##### Trecho selecionado #####

José é duro na queda. Feito de ferro. Acuado, resta-lhe a solidão e o
abandono.
Outras
considerações:
De acordo com a psicanalista,
jornalista, escritora e crítica literária Maria Rita Kehl (2010, p. 130), um
corpo torturado é um corpo roubado ao seu próprio controle; corpo dissociado de
um sujeito, transformado em objeto nas mãos poderosas do outro – seja o Estado
ou o criminoso comum. Ela explica que, sob tortura, a fala que representa o
sujeito deixa de lhe pertencer, uma vez que o torturador pode arrancar de sua
vítima a palavra que ele quer ouvir, e não a que o sujeito teria a
dizer. Por isso o protagonista afirma: “Eu era o que eles me designassem. Eu
era as palavras arrancadas à força, era a covardia que eles souberam despertar
em mim, e antes me fora desconhecida”.

#####

Objetivo da tarefa
De acordo com o trecho selecionado, o que o torturador pode arrancar de sua vítima? O material não é necessário para realizar esta tarefa.

##### Extrato dos dados #####

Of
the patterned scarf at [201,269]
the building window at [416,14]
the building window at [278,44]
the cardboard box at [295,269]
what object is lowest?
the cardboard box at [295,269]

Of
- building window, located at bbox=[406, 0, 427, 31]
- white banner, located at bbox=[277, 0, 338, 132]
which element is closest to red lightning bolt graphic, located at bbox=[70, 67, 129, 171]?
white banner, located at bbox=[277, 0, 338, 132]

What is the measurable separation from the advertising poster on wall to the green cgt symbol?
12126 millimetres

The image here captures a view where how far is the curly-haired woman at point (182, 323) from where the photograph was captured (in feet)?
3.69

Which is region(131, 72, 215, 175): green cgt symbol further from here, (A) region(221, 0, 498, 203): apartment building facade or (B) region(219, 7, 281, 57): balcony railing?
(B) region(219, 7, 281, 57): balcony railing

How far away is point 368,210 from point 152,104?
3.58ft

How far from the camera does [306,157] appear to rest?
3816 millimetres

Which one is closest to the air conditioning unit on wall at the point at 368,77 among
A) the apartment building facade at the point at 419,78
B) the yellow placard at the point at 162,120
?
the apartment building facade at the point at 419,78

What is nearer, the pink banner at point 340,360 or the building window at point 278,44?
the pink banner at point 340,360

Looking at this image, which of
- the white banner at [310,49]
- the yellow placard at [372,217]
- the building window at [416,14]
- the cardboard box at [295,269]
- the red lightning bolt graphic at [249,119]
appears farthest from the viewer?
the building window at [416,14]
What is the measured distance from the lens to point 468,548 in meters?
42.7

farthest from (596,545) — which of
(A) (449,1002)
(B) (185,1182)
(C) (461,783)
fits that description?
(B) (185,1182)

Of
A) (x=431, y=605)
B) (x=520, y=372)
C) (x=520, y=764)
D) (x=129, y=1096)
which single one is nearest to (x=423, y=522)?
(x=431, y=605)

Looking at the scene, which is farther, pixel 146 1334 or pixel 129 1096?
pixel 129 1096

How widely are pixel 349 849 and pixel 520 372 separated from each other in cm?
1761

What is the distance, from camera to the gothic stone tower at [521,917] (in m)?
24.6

#####

Resultado final
A palavra que ele quer ouvir, e não a que o sujeito teria a dizer.